Por Rafael de Mesquita Diehl
Quando estudamos História, devemos sempre distinguir bem os fatos históricos das interpretações, juízos e impressões sobre eles. Pesquisa e análise históricas, via de regra, provém do estudo de fontes e documentações históricas (de diversas naturezas: escritas, artísticas, orais, etc), de interpretações e de discussões com outros estudiosos sobre o tema. Algumas interpretações tornam-se célebres, quer pelo prestígio dos que as formularam, quer por estarem inseridas em uma corrente de pensamento de grande amplitude no contexto em que o estudo foi produzido. Excetuando-se os historiadores e pesquisadores de áreas afins, raramente as pessoas têm contato direto com as fontes históricas, de forma que geralmente passam a conhecer a História de maneira indireta, mediante as interpretações mais conhecidas e comuns construídas pelos estudiosos.
Em um mundo de intenso movimento e mudanças tecnológicas, somos frequentemente tentados a ver os conhecimentos da área de Humanidades como algo decorativo, de pouco valor prático. Assim, desvaloriza-se o estudo da História. Não pretendo nesse texto fazer uma longa defesa da utilidade da História, mas reportei-me a esse dilema porque penso que um dos argumentos para rebatê-lo é o fato de que a História pode ser instrumentalizada para diversos fins – predominantemente para objetivos políticos e ideológicos.

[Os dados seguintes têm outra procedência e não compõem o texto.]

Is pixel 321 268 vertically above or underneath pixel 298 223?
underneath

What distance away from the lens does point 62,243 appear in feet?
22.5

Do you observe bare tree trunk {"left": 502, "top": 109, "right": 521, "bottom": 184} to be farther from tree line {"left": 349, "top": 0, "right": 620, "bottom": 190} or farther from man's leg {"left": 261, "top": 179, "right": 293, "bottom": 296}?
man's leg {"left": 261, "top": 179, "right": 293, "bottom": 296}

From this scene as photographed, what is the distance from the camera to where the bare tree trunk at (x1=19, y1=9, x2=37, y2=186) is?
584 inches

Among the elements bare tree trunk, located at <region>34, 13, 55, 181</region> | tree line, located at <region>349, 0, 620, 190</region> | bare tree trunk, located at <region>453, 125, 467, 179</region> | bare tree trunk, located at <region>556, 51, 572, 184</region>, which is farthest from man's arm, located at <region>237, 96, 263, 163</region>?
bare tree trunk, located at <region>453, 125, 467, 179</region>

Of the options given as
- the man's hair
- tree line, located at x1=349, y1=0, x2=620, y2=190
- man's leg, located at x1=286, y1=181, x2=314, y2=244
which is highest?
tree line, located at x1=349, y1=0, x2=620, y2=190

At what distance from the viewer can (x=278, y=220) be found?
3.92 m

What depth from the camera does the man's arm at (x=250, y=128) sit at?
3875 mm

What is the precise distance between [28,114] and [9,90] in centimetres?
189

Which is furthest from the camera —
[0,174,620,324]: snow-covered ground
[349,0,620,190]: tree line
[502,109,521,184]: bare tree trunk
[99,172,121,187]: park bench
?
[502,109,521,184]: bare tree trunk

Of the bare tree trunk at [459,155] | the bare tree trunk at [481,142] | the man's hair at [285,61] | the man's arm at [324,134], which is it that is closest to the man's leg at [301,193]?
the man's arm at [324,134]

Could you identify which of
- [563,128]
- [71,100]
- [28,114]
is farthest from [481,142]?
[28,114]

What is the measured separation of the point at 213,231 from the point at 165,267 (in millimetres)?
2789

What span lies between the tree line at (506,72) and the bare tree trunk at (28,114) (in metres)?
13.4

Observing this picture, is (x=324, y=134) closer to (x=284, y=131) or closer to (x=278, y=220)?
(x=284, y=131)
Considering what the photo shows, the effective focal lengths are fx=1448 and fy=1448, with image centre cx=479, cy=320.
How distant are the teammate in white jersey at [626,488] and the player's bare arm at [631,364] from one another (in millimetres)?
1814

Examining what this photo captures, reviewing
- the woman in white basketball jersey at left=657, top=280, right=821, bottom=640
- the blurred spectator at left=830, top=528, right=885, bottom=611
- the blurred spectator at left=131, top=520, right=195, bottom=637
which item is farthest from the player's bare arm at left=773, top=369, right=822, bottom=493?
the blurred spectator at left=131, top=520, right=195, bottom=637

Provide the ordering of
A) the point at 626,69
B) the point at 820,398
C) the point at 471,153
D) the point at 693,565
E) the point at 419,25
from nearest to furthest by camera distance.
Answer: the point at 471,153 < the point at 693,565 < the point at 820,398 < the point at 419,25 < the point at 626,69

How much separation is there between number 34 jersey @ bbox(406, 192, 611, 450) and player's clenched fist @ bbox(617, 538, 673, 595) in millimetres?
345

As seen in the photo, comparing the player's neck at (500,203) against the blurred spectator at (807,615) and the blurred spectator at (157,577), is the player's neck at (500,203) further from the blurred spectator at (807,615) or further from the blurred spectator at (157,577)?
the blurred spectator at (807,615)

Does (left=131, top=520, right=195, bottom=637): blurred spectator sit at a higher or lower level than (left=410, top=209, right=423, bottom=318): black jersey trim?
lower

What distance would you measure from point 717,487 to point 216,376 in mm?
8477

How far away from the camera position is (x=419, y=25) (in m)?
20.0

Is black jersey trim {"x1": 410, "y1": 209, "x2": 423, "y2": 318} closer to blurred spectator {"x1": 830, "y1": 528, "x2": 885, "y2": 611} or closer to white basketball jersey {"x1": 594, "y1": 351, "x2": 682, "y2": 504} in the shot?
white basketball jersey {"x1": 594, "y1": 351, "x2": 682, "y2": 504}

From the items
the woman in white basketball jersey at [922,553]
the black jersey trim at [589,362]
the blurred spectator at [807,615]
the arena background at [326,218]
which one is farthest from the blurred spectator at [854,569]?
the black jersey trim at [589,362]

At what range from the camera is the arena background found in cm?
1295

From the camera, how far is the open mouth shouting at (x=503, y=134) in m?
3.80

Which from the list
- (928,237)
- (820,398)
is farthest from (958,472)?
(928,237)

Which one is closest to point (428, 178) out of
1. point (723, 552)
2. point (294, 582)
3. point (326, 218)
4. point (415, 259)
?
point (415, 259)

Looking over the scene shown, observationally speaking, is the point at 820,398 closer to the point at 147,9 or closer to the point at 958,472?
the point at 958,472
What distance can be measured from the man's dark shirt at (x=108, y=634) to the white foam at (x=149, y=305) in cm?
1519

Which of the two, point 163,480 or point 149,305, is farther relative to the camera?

A instrumentalização da História consiste em transformar – através de uma interpretação distorcida - um contexto histórico em uma forma de legitimação de uma ideologia. Na semana passada, o colunista Luís Guilherme Pereira – neste mesmo site – abordou a temática da ideologia enquanto tentativa artificial de encaixar a realidade dentro de uma determinada maneira de conceber o mundo, distorcendo ou turvando a mesma realidade.
Talvez a forma de instrumentalização histórica mais famosa seja a materialista, de origem marxista, ainda reinante em grande parte dos nossos livros didáticos. A análise materialista tende a ver a economia como causa de todos os eventos históricos, movidos por uma constante tensão dialética entre grupos socioeconômicos antagônicos – a chamada “Luta de Classes”. Assim, por exemplo, toda a história medieval européia é rotulada como uma economia feudal, dividida entre senhores feudais exploradores e servos camponeses explorados. Todas as complexas querelas entre o poder secular e o eclesiástico passam a ser vistas como uma simples disputa pelo controle de uma massa camponesa alienada.
O período medieval é onde podemos ver mais claramente essa instrumentalização histórica, quer pela imagem “anticientífica” que os iluministas rotularam a Igreja Católica, quer pela dicotomização simplista da “economia feudal” feita pelos marxistas.
A instrumentalização histórica é também uma forma de anacronismo, mas de fato, muito mais refinada que a interpretação nacionalista do século XIX. A instrumentalização histórica materialista ou relativista busca revestir-se de cientificidade, e usar-se de interpretações distorcidas para justificar revoluções, regimes totalitários ou a relativização total dos costumes. Tudo sob o pretexto de formar um “cidadão crítico”, cujo ápice de sua “reflexão” resume-se a repetir interpretações históricas de terceiros, quando não apenas slogans ou chavões empobrecidos.
Investir em um estudo mais aprofundado da História, buscando uma maior proximidade com as particularidades contextuais não é necessariamente uma forma de desprezar os bons manuais antigos e a experiência dos historiadores que nos precederam, mas significa sim aprofundar e aprimorar o conhecimento que nos foi legado. Só assim poderemos combater eficazmente a instrumentalização ideológica da História, mostrando através de um bom estudo das fontes que os contextos históricos diferem das distorções ideológicas construídas sobre eles.
Buscar conhecer a História com um maior contato com as fontes e reportando-se à diversos pesquisadores, cruzando os dados e confrontando diferentes interpretações é uma forma de opor-se à instrumentalização ideológica da História. Não se trata de defender um relativismo absoluto, mas apenas de ponderar que enquanto os fatos são objetivos, as interpretações humanas são subjetivas e falíveis. Trata-se tão somente de reconhecer que o conhecimento humano é produzido com erros e acertos e não com interpretações iluminadas de ideólogos que almejam dar ares dogmáticos a objetos que não são matéria de Revelação Divina.